"Yes, see Miss Mary, you are a perfect man!" flatteringly said the preacher, getting the chance of sowing a little seed of variance as he believed.

"A sitting crow gets nothing," joked the custom house surveyor.

"One who lies on his sofa, he means," whispered the assistant to Miss Mary.

The girl swelled at the praise, and distributed the fish with full hands to those who stood on the pier, who never tired of breaking forth in praise and blessings over the angel rescuer.

But it was not gratitude for benevolence received, which called forth this beautiful emotion, it was a hearty desire to evade confessing themselves wrong towards the commissioner, whose way of fishing they had joked about. It was the reverse side of a hatred towards their real benefactor, for whom they would not bow in gratitude.

When the fish was taken from the nets and distributed between the poorest, there proved to be ten barrels, which were at once bought by the provision dealer and salted down. The money was transferred at once into coffee, sugar and beer. For they felt sure they could take their own stromling for the winter out of the sea, since Miss Mary had given them all the information regarding the new way of fishing with drifting nets.

When the commissioner reached his room, he found a letter, which had been brought by a coast guardsman returning home. It contained an invitation for the commissioner and his betrothed to honor the ball of the officers on board the corvette Loke, which would anchor beside the skerry at eight o'clock of the same day.

He saw at once that the moment had come in which to make an end to the engagement, for now to take the mistress of another into society and introduce her as his future wife, naturally he would not.
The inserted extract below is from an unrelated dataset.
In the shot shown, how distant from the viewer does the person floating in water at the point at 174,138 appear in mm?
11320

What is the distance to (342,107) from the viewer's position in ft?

Therefore he pulled off his engagement ring, and put it in a letter, which he had composed the night before to the widow of the exchequer officer, and in which he with the strongest expressions of despair regretted that his engagement with Miss Mary must come to an end, because of a former liaison, which he had recklessly entered into with a woman, who had borne him children, and who now appeared with a lawful claim which, if it could not compel him into a marriage with the plaintiff, still had the power to prevent his union with another. As a gentleman, but without intending to offend, he explained that he was prepared to assist the innocently injured girl who was perhaps placed in distress, both as far as the saving of her honor and her subsistence were concerned.

This fiction he had found to be the only possible way to make a final ending, as it protected the honor of both parties, but mostly that of the girl, and must be irrevocable without the hope of reparation, being an inevitable fate.

When he had sealed the letter, he whistled to his orderly, and gave it to him telling him to carry it to the widow of the officer of the exchequer.